» What you have to do: Pictures stay out; everything else in the records below is copied exactly.

» Information:
%%
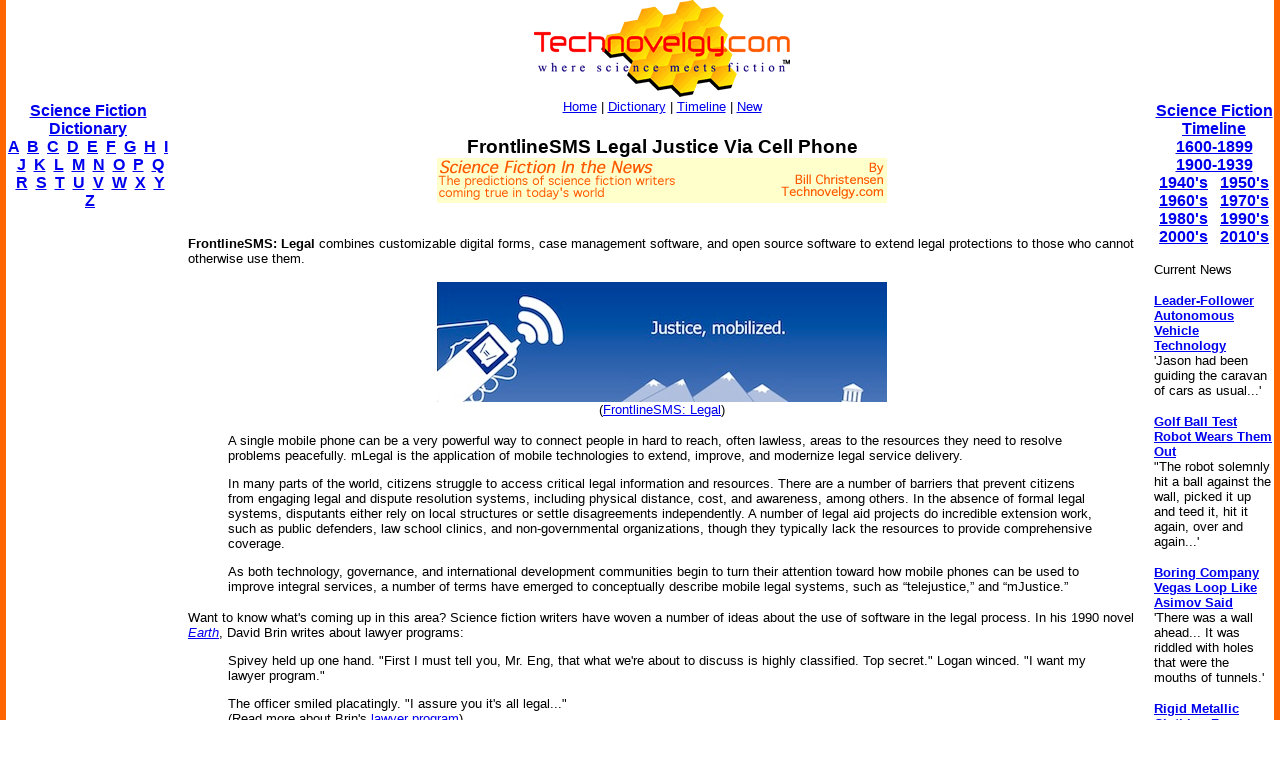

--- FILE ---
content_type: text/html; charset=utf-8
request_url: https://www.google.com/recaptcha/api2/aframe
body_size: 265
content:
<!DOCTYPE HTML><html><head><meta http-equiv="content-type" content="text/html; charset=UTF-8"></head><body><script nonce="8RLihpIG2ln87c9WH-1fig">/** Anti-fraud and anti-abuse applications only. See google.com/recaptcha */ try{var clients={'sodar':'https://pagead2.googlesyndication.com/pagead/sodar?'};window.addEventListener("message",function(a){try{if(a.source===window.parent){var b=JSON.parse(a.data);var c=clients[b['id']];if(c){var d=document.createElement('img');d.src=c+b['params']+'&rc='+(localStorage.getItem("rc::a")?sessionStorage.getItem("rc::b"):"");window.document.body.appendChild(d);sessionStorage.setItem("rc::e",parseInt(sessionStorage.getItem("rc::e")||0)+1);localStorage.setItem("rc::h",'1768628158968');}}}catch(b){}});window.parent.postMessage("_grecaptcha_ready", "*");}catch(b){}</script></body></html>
%%
» Completed exercise:
--- FILE ---
content_type: text/html; charset=utf-8
request_url: https://www.google.com/recaptcha/api2/aframe
body_size: 265
content:
<!DOCTYPE HTML><html><head><meta http-equiv="content-type" content="text/html; charset=UTF-8"></head><body><script nonce="8RLihpIG2ln87c9WH-1fig">/** Anti-fraud and anti-abuse applications only. See google.com/recaptcha */ try{var clients={'sodar':'https://pagead2.googlesyndication.com/pagead/sodar?'};window.addEventListener("message",function(a){try{if(a.source===window.parent){var b=JSON.parse(a.data);var c=clients[b['id']];if(c){var d=document.createElement('img');d.src=c+b['params']+'&rc='+(localStorage.getItem("rc::a")?sessionStorage.getItem("rc::b"):"");window.document.body.appendChild(d);sessionStorage.setItem("rc::e",parseInt(sessionStorage.getItem("rc::e")||0)+1);localStorage.setItem("rc::h",'1768628158968');}}}catch(b){}});window.parent.postMessage("_grecaptcha_ready", "*");}catch(b){}</script></body></html>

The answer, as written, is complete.